Start of Excerpt provided

Wednesday, 4 January 2012

Much Thought...

I loved this saying, i read this on my fellow blogger "Taryterre" blog the other day. I loved it and have given it much thought.
I got to thinking of areas in my life that i have not been entirely happy with, mainly, friendships.
Friendships of any kind are a two way road, do you agree?
How many people i call from time to time, people, that if i did not call would not call me, yet when i call them they are full of their own business and others peoples, before you know it you have been on the phone 20 minutes and barely said three or four words!! Is this called a one way street?
I really do not like being rude to people and anxiety sufferers find it difficult to seperate being rude or setting healthy bounderies by voice, so most of the time, they, give others the moment.
What happens with this, is, people steal your time, time being LIFE, sadly you give them that moment, you hang up and question why you bothered and tell yourself how you just knew that would happen, as it always does, YES because i just allowed that to happen!

End of Excerpt provided
Start of Dataset records

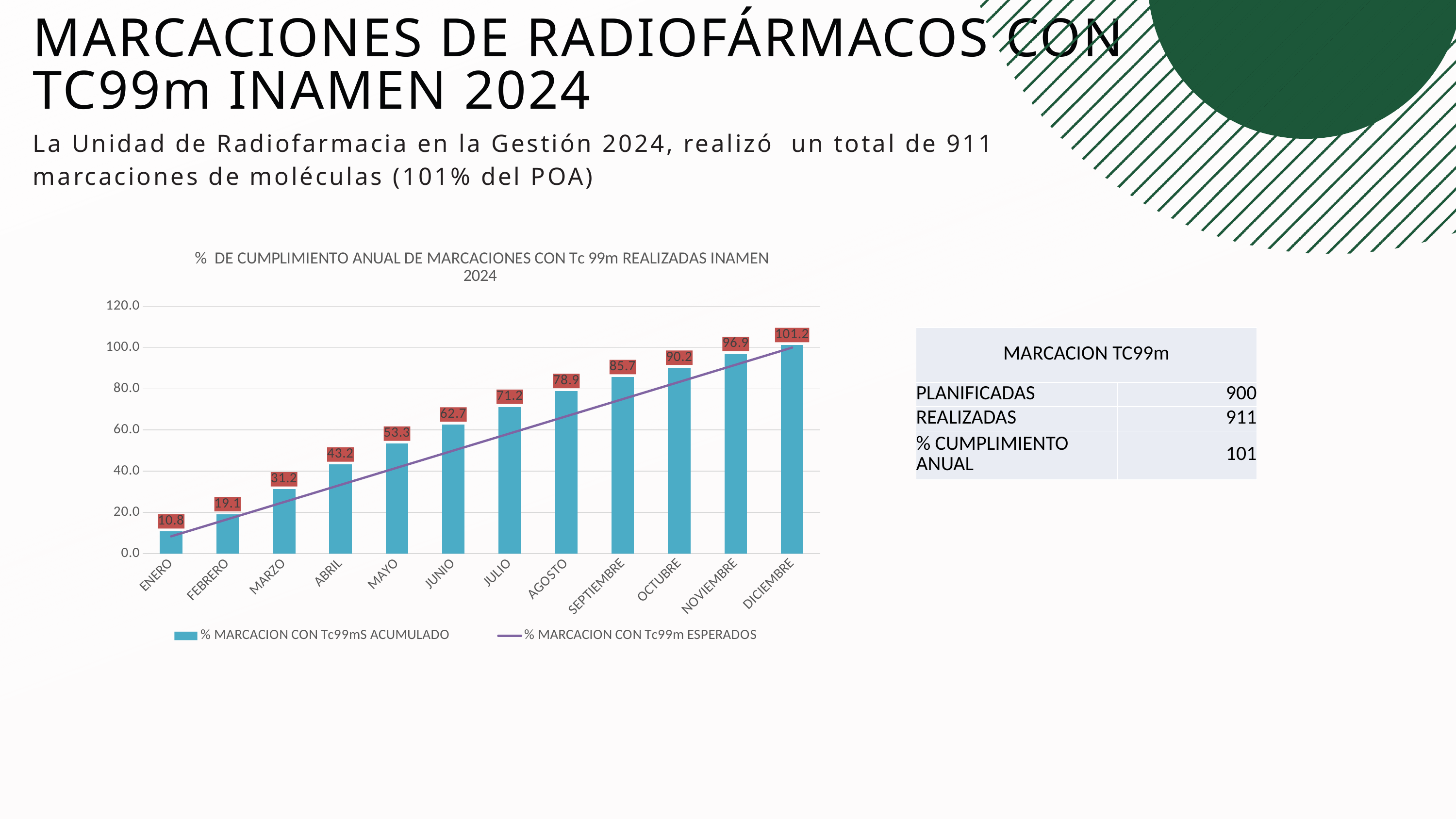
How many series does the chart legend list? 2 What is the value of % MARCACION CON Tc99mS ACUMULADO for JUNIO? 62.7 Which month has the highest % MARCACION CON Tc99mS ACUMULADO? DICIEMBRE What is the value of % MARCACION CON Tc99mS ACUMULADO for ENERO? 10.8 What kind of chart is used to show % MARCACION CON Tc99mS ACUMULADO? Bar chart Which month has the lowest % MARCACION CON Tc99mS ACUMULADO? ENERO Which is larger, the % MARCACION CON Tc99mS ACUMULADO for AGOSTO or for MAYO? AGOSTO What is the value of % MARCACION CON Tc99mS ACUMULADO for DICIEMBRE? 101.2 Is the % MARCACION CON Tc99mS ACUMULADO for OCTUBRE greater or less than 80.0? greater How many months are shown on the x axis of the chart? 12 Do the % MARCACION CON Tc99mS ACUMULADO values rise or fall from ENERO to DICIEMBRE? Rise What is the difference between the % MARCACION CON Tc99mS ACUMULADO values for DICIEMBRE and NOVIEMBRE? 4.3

End of Dataset records
Start of Dataset records

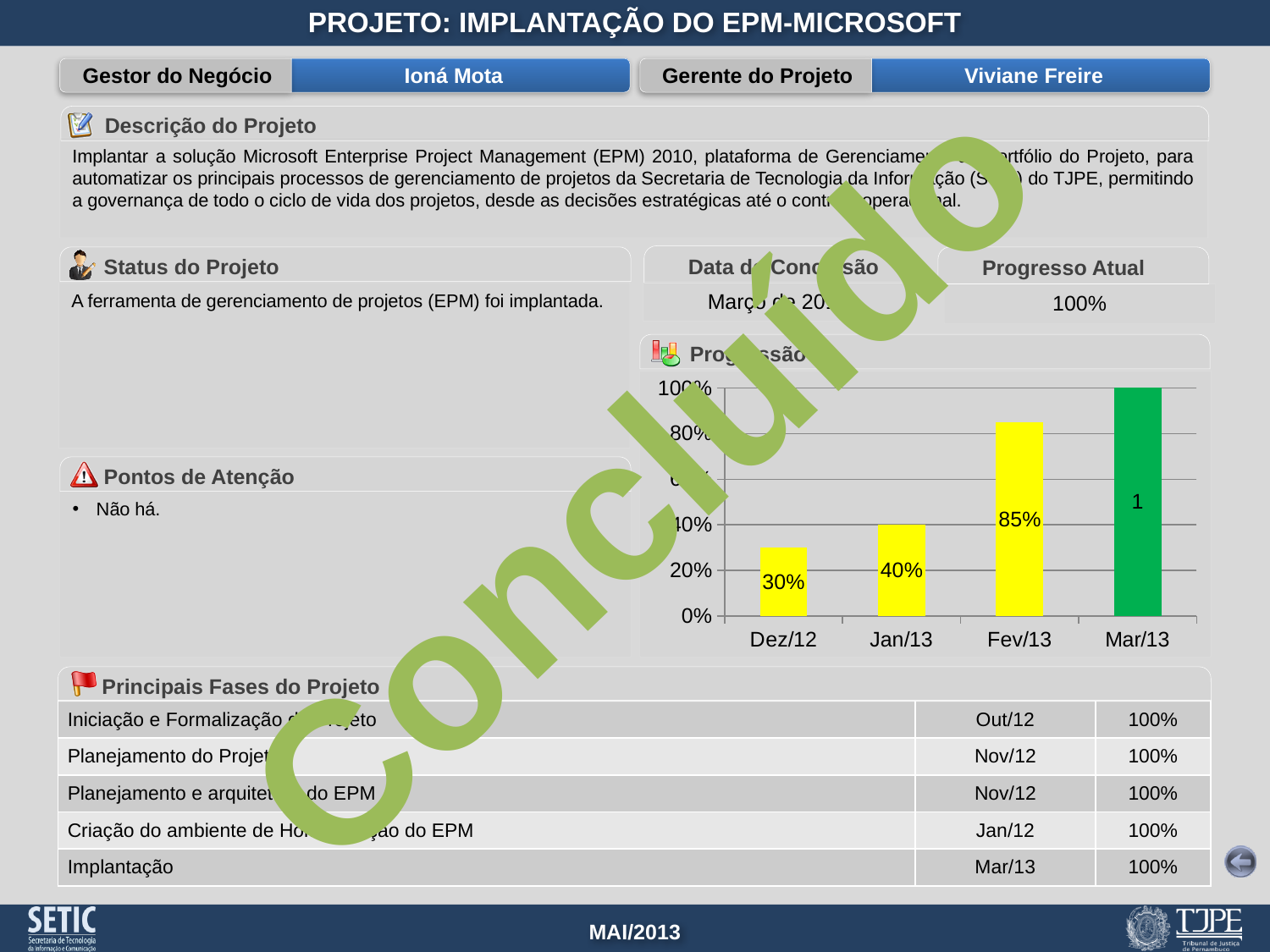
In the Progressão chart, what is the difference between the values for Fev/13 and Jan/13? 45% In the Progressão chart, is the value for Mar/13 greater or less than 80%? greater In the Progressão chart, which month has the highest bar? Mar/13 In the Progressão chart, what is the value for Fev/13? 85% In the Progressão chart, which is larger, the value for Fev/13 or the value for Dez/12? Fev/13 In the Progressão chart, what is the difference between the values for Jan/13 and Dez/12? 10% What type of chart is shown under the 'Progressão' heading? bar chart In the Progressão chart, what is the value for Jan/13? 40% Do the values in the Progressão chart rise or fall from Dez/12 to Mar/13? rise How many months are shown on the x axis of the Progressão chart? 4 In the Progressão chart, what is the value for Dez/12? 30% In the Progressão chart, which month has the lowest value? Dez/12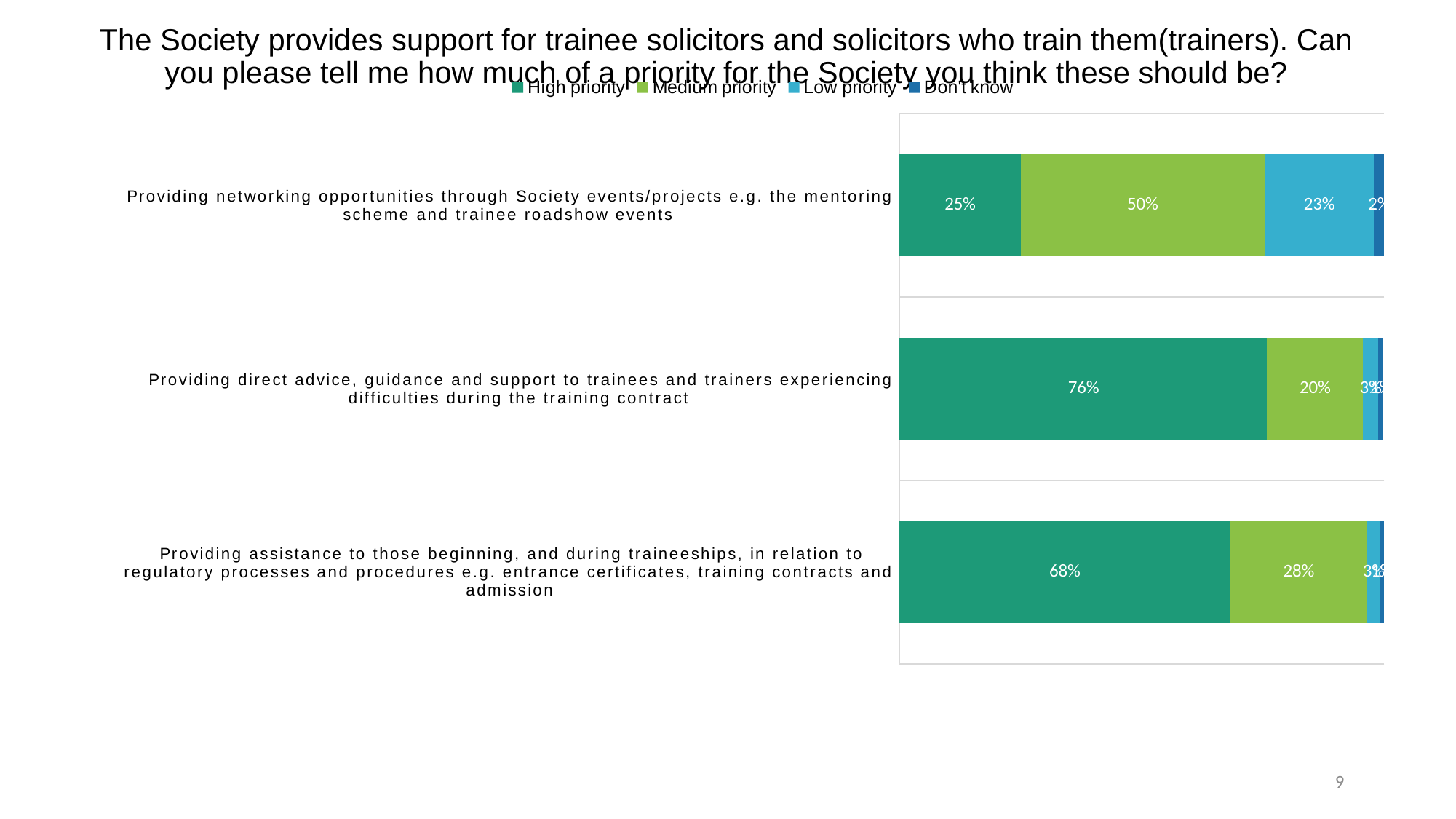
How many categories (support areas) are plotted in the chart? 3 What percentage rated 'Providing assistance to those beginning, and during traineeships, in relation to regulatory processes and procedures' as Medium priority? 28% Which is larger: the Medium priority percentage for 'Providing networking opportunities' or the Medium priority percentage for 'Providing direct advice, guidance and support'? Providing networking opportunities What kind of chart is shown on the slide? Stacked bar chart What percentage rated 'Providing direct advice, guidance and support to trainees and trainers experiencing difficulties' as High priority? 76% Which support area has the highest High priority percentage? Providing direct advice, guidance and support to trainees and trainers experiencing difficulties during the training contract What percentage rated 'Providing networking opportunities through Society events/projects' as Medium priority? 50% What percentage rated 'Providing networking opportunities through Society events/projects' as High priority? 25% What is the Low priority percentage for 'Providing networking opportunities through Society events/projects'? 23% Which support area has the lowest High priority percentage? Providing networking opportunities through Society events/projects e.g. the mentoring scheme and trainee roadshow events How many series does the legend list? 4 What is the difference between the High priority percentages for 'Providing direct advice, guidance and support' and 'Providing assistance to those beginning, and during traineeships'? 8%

End of Dataset records

• [Try it]
Decide whether each statement below agrees with the blog post. Answer yes or no for each, and quote the words of the blog post that settle it.
1. The phone calls described in the blog post usually last about an hour.
2. The writer holds that friendships of any kind go both ways.
3. The people the writer phones would call the writer even if the writer did not call them.

• [Output below]
1. No: "you have been on the phone 20 minutes"
2. Yes: "Friendships of any kind are a two way road"
3. No: "people, that if i did not call would not call me"